Who to blame ? - Vortrag zu den Funktionsfehlern und dem Spannungsfeld von Wissenschaft und Politik

Den thematischen Einstieg in den Abend machte Prof. Dr. Michael Böcher mit einem spannenden Vortrag zu den Fragen: Wieviel Politik verträgt die Wissenschaft? Müssen Nachhaltigkeitsforscher*innen auch Aktivist*innen sein?

Prof. Dr. Böcher erklärte, dass das Grundproblem der aktuellen Debatte über die Beziehungen zwischen Klimawissenschaft und Klimapolitik in einem inhärenten Fehlverständnis von Politik läge. „Politik ist keine Wissenschaft und umgekehrt”, so Böcher. Nach einem weit verbreiteten funktionalen Verständnis der wissenschaftlichen Politikberatung entwickelt die Wissenschaft Problemlösungsstrategien, auf welche die Politik zurückgreifen kann. Hierbei wird jedoch oftmals verkannt, dass in der politischen Praxis Interessen ausschlaggebend dafür sind, welche Aspekte wissenschaftlicher Erkenntnisse ausgewählt werden und Eingang in politische Entscheidungsprozesse finden (und welche nicht).

In seinem Vortrag benannte Michael Böcher drei verschiedene Positionen, welche als Begründung für fehlende politische Orientierung an Erkenntnissen der Klimawissenschaft angeführt werden können: Blame Science – Blame Politics – Blame Science and Politics. Letztere Position fordert angesichts der drängenden Problematiken des Klimawandels eine aktivere Rolle von Wissenschaft in der Politik und eine Aufgabe der Trennung von Wissenschaft und Gesellschaft. Unter der Annahme, dass den zwei Systemen – Wissenschaft und Politik – unterschiedliche Logiken und Funktionsweisen zugrunde liegen (Suche nach Wahrheit in der Wissenschaft versus Streben nach Macht in der Politik), warnte Böcher vor einer leichtfertigen Vermischung von Wissenschaft und Aktivismus. Er argumentierte, dass die unklare Verbindung von Aktivismus und Wissenschaft am Ende der Wissenschaft schade und Wissenschaftler*innen Gefahren aussetze. Seine Position stütze sich auf sechs Thesen, die zugleich als Einladung zu einer offenen Diskussion dienten. Im Anschluss an den Vortrag kommentierten die Teilnehmer*innen einige der Thesen, stellten Rückfragen oder brachten eigene Erfahrungen aus dem gesellschaftlichen Alltag, dem Aktivismus, dem Studium oder der wissenschaftlichen Arbeit an der Universität ein.

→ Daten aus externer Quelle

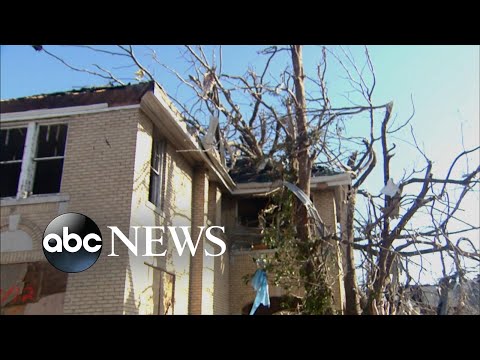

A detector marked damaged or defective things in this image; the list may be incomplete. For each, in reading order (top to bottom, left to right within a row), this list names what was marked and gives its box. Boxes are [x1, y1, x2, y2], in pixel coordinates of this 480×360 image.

damaged roof [0, 81, 154, 112]
broken window [0, 128, 26, 197]
broken window [32, 125, 67, 195]
broken window [149, 130, 166, 208]
damaged brick house [1, 82, 350, 316]
damaged roof [229, 158, 342, 184]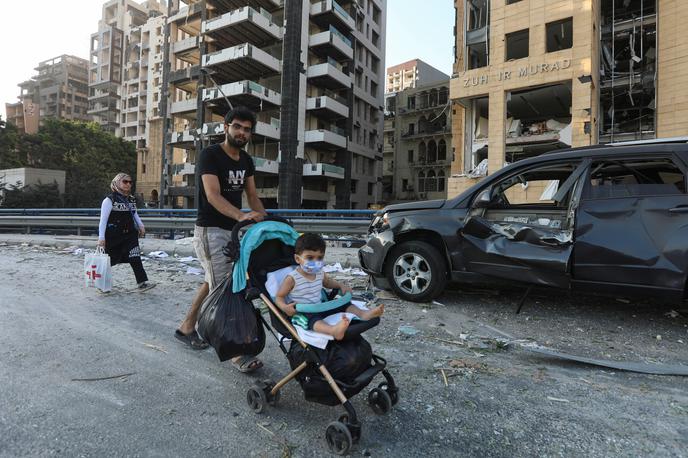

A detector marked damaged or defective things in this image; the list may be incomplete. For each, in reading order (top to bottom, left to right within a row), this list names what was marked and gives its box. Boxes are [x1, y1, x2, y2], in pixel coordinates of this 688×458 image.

broken window [464, 0, 492, 70]
broken window [508, 29, 528, 60]
broken window [544, 18, 572, 52]
broken window [600, 0, 660, 143]
broken window [506, 81, 568, 162]
broken car window [584, 157, 684, 199]
broken window [584, 159, 684, 199]
damaged suv [360, 141, 688, 302]
crushed car door [460, 161, 588, 288]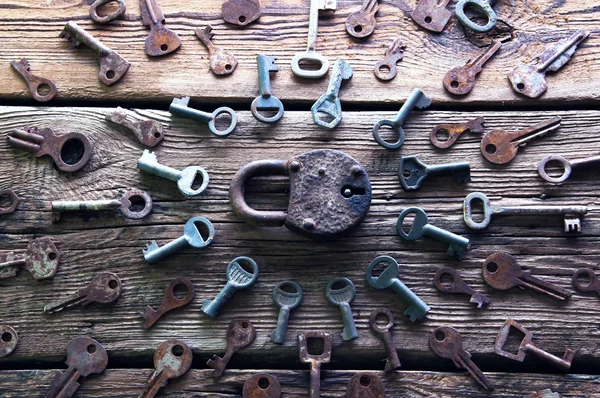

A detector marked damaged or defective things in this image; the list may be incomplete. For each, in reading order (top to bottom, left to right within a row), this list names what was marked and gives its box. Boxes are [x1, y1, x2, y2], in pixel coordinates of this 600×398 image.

rusty padlock [229, 149, 370, 239]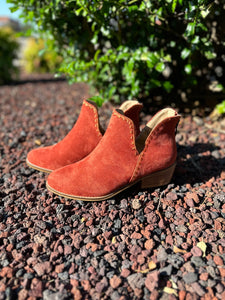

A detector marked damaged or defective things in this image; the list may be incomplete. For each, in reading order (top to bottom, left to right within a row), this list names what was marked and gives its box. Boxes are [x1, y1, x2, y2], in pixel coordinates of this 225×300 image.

rust suede bootie [26, 99, 142, 172]
rust suede bootie [46, 106, 180, 200]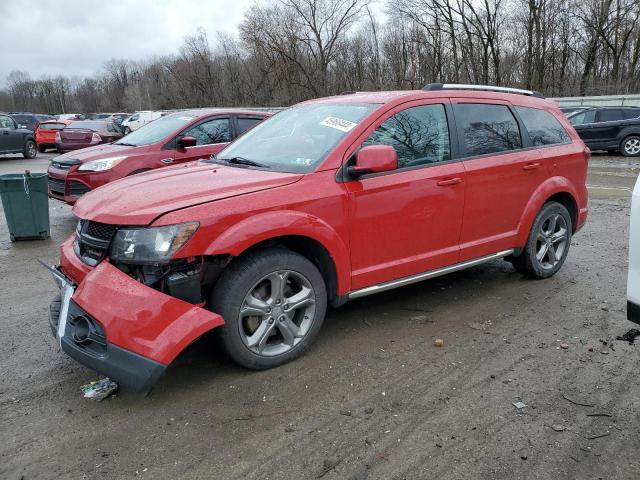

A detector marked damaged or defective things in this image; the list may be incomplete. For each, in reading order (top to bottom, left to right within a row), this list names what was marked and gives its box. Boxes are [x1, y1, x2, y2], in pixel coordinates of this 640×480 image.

crumpled bumper [50, 242, 225, 392]
broken headlight [110, 222, 199, 264]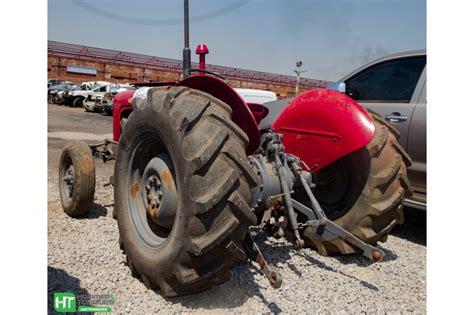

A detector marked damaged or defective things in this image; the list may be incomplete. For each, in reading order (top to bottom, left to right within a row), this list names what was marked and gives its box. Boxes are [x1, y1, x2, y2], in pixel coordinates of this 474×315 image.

rusty metal part [244, 232, 282, 288]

Alle zu Tisch - Diskussionen mit Akteur*innen aus Wissenschaft und Aktivismus

Im zweiten Teil des Abends wurde ein World Café mit fünf Tischen zu unterschiedlichen Themenschwerpunkten und Thesen veranstaltet. In mehreren Runden konnten die Anwesenden mit Leonie Keupp (Aktivistin bei Greenpeace, Letzte Generation und Foodsharing), Dr. Gregor Schaumann (Wissenschaftler der mathematischen Physik und Aktivist bei Scientists for Future), Prof. Dr. Michael Böcher (Politikwissenschaftler), Max Luginsland (Aktivist bei End Fossil Occupy und Student) und weiteren studentischen Aktivist*innen in wechselnden Kleingruppen diskutieren.

Zum Abschluss fanden sich alle Anwesenden noch einmal für ein kurzes "Blitzlicht” aus den Gruppen zusammenund aennies ließ den Abend mit einigen Liedern ausklingen.

 

Die Veranstaltung wurde unter Leitung von Julia Brähler von Antonia Böckle, Sofia Tahri, Linda Koch, Jun.-Prof. Dr. Ulrike Zeigermann und dem Team des Forum Nachhaltigkeit am Institut für Politikwissenschaft und Soziologie organisiert und vom Human Dynamics Centre der JMU gefördert.